Tiga bulan kemudian, Sang Murid kembali ke pondoknya. Ia kemudian diajak oleh Sang Guru ke Labuhan Deli untuk mengajar mengaji. Sang Guru berpesan kepada muridnya itu agar kelak ia dapat menggantikan gurunya mengajar mengaji.

“Kalau nanti aku mati, kau yang menggantikan aku mengajar mengaji,”

pesan gurunya.

“Bagaimana aku mengajar mengaji, sedangkan alif saja aku tak dapat,”

kata Sang Murid.

“Buka dan tengok-tengok saja Alquran itu,” kata Sang Guru.

Akhirnya Sang Murid bisa mengaji dan dapat mengajari murid-murid di pondok Labuhan Deli. Sang Guru kembali ke Patumbak.

Beberapa tahun berlalu, tersiar kabar bahwa sang guru meninggal dunia dan dikuburkan di dekat perpondokan Patumbak. Sang murid yang mendengar kabar tersebut sangat merasa sedih. Kesedihannya yang berlarut-larut itu membuatnya jatuh sakit. Sebelum meninggal, dia berpesan kepada murid-muridnya ingin dikuburkan di sebelah kuburan gurunya itu. Namun karena jarak dan keterbatasan kendaraan, akhirnya dia dikuburkan di dekat pondok pesantren di Labuhan Deli.
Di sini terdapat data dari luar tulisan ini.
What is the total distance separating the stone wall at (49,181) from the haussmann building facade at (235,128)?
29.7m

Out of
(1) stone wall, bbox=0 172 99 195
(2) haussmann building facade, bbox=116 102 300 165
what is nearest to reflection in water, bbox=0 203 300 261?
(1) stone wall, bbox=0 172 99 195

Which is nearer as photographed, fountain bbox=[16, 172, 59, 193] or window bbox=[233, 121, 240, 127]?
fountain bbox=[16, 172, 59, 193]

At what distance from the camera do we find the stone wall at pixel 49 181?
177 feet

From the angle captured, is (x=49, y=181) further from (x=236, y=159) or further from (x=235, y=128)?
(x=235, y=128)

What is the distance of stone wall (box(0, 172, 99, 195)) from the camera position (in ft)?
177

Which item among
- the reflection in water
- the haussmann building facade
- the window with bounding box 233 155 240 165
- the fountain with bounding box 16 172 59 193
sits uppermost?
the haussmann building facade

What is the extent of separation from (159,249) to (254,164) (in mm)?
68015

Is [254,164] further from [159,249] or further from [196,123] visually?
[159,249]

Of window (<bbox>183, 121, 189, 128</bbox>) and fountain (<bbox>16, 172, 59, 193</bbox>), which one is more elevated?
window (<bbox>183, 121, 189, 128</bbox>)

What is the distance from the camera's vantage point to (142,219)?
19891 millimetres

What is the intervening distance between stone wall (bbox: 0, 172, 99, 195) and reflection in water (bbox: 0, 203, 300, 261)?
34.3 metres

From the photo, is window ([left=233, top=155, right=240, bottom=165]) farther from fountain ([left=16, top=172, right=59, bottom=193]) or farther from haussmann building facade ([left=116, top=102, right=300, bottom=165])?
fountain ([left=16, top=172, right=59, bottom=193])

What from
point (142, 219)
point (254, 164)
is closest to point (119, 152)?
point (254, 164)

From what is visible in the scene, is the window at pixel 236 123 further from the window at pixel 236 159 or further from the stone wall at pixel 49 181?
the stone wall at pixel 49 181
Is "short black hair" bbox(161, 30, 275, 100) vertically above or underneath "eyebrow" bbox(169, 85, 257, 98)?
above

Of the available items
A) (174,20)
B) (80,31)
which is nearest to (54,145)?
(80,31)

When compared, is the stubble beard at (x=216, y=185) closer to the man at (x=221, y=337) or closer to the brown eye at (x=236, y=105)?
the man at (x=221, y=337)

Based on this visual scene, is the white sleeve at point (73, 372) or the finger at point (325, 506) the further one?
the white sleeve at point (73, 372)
Tiga hari setelah dikuburnya Sang Murid, seorang muridnya hendak mengantarkan batu nisan. Ia begitu terkejut sebab kuburannya telah hilang dan

berlubang. Kemudian temannya teringat akan pesan yang diberikan Sang Murid sebelum meninggal, yaitu Sang Murid ingin dikuburkan di sebelah kuburan gurunya (Patumbak). Maka berangkatlah mereka menuju Patumbak untuk mencari kuburan itu. Ternyata terdapat kuburan baru di sebelah kuburang Sang Guru.

“Iya, ini kuburan guru. Aku tanda sama batunya,” ujar salah satu muridnya. Mereka lalu memastikan dengan bertanya kepara orang-orang di Lantasan Lama, Sigara-gara, serta Marendal, siapa yang baru-baru saja meninggal. Tidak ada yang meninggal. Akhirnya mereka yakin kalau kuburan tersebut kuburan Sang Murid.